» **Given exercise**
Please transcribe the data word for word, starting at the line holding "Looking at [219,71], is" and continuing through the end of the data, with both ends included. Leave the pictures out of your answer.

— start Records to use —

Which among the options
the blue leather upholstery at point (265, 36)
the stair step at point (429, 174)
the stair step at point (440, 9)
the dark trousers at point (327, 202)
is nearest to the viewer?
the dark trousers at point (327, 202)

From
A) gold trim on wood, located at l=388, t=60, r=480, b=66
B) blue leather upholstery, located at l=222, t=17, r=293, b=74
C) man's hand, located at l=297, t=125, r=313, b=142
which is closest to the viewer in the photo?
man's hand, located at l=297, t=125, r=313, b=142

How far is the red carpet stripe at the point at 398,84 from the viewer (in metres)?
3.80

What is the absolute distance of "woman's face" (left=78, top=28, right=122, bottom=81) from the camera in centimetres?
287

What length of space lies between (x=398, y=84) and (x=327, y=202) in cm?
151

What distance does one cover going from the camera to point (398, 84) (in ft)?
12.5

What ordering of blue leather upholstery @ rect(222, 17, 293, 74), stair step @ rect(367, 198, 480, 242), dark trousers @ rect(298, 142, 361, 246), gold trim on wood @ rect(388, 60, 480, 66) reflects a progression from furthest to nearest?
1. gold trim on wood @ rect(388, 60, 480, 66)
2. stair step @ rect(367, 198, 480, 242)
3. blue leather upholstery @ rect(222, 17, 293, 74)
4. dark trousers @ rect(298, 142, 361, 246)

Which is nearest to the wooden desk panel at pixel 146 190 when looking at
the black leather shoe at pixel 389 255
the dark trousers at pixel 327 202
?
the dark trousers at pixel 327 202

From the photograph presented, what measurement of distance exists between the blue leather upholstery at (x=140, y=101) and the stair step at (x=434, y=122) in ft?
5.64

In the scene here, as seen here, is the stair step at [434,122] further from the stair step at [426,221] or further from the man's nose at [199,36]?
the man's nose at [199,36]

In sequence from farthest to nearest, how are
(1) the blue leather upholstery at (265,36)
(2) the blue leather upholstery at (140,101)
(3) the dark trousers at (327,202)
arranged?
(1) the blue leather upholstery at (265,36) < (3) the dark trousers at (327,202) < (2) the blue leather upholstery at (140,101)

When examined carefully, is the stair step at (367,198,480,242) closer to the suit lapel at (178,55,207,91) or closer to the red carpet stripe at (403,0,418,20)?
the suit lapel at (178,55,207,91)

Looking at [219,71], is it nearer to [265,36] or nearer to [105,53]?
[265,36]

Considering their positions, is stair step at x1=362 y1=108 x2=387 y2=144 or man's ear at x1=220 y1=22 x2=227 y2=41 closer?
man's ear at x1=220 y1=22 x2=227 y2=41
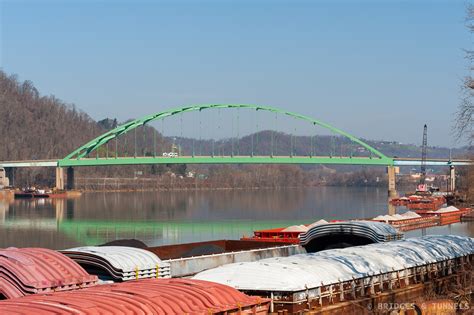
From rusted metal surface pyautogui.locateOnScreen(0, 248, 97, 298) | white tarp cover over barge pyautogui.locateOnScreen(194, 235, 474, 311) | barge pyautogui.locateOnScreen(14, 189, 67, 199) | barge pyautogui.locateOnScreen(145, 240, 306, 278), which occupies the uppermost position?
rusted metal surface pyautogui.locateOnScreen(0, 248, 97, 298)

— end Records to use —

» **In response**
Looking at [219,71], is it nearer to [265,36] or nearer to [105,53]?
[265,36]

Considering their positions, is stair step at x1=362 y1=108 x2=387 y2=144 or man's ear at x1=220 y1=22 x2=227 y2=41 closer?
man's ear at x1=220 y1=22 x2=227 y2=41
From rusted metal surface pyautogui.locateOnScreen(0, 248, 97, 298) | white tarp cover over barge pyautogui.locateOnScreen(194, 235, 474, 311) | barge pyautogui.locateOnScreen(14, 189, 67, 199) | barge pyautogui.locateOnScreen(145, 240, 306, 278), which occupies the uppermost position?
rusted metal surface pyautogui.locateOnScreen(0, 248, 97, 298)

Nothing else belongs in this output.